Kochani,
Muszę się pochwalić tym, że schudłam 15kg będąc od 2 grudnia na diecie. Przeżyłam nawet Święta i Nowy Rok! Bałam się tego okresu potwornie, ale udało się. Miałam ponad 35 kg nadwagi. Ech, w sumie to nie jest nadwaga, ale otyłość. Wzrost 180cm, a waga była 115kg! Fuuuuu! Ochyda! Chodząca słonica!Ale udało się połowicznie dojść do celu! Oczywiście to nie jest moje ostatnie słowo. Nadal walczę każdego dnia z nadwagą stosując dietę 1000kcal. Polecam ją wszystkim, którzy próbują zgubić własne kilogramy.

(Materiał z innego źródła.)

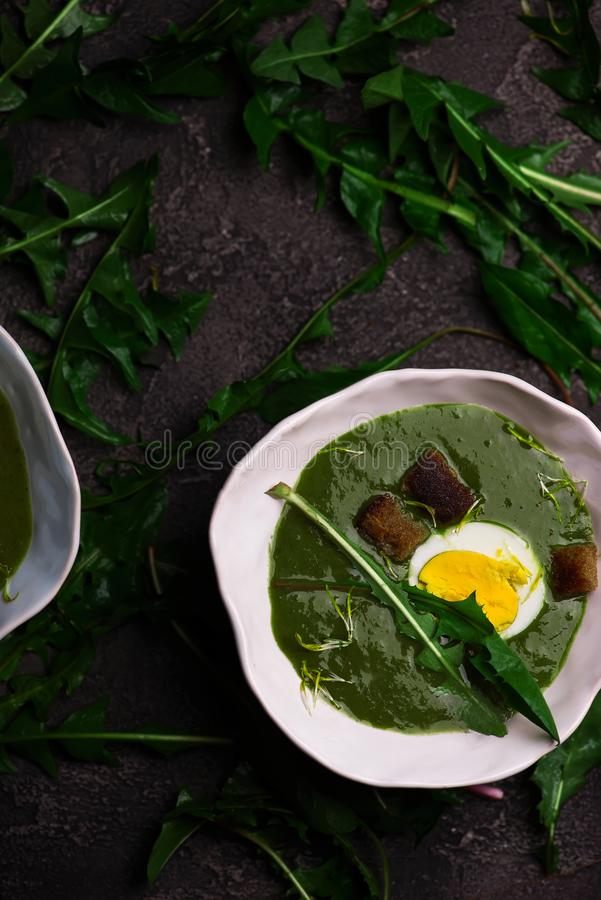 CREAMY WILD GARLIC SOUP WITH DANDELION LEAVES stock images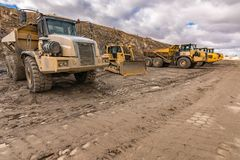 Vloot van vrachtwagens en een graafwerktuig op een bouwwerf stock afbeelding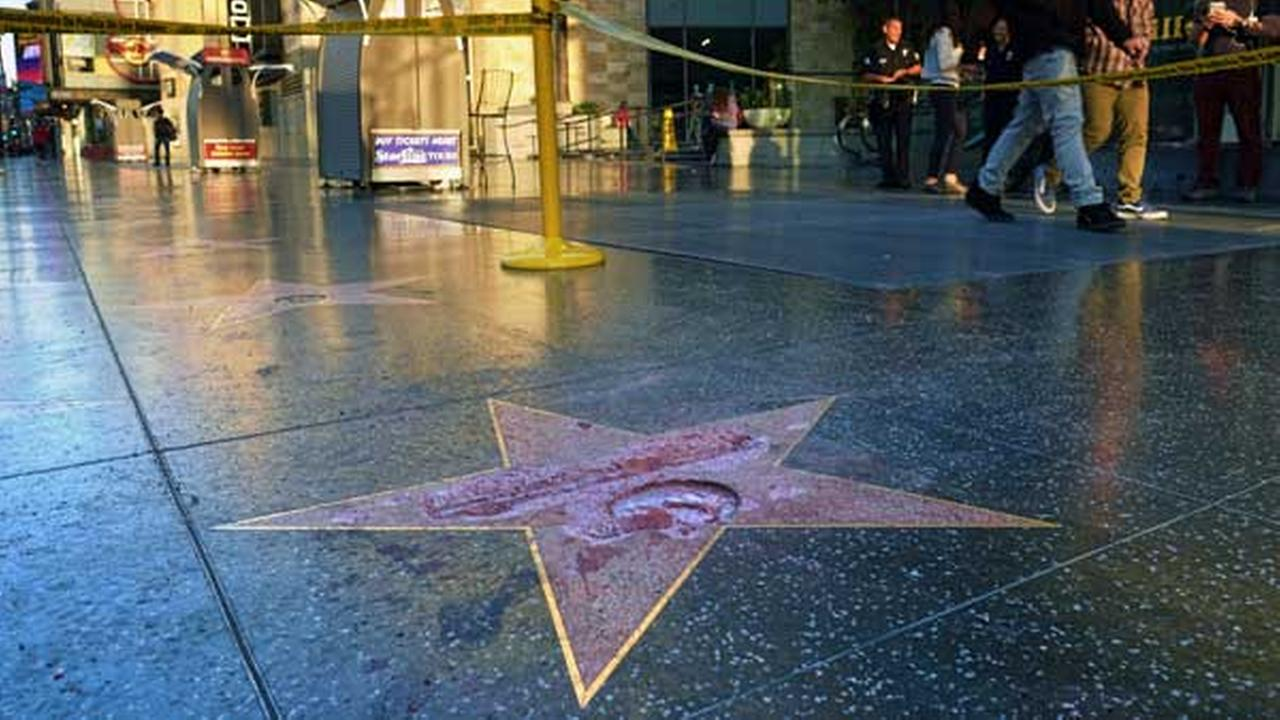 Pedestrians walk past a cordoned off area surrounding the vandalized star for Republican presidential candidate Donald Trump on the Hollywood Walk of Fame, Wednesday, Oct. 26,2016,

Oczywiście są wyrzeczenia, ale jak ma się ochotę na coś słodkiego to można skosztować tylko trzeba doliczyć wartość kaloryczną do dziennika kaloryczności. No cóż kochane grubaski, mam nadzieję, że za kilka miesięcy dojdę do swojej normalnej wagi i będę latać w bikini po plaży!
Pozdrawiam wszystkich gorąco i życzę sukcesów wszystkim tym, którzy walczą tak jak ja!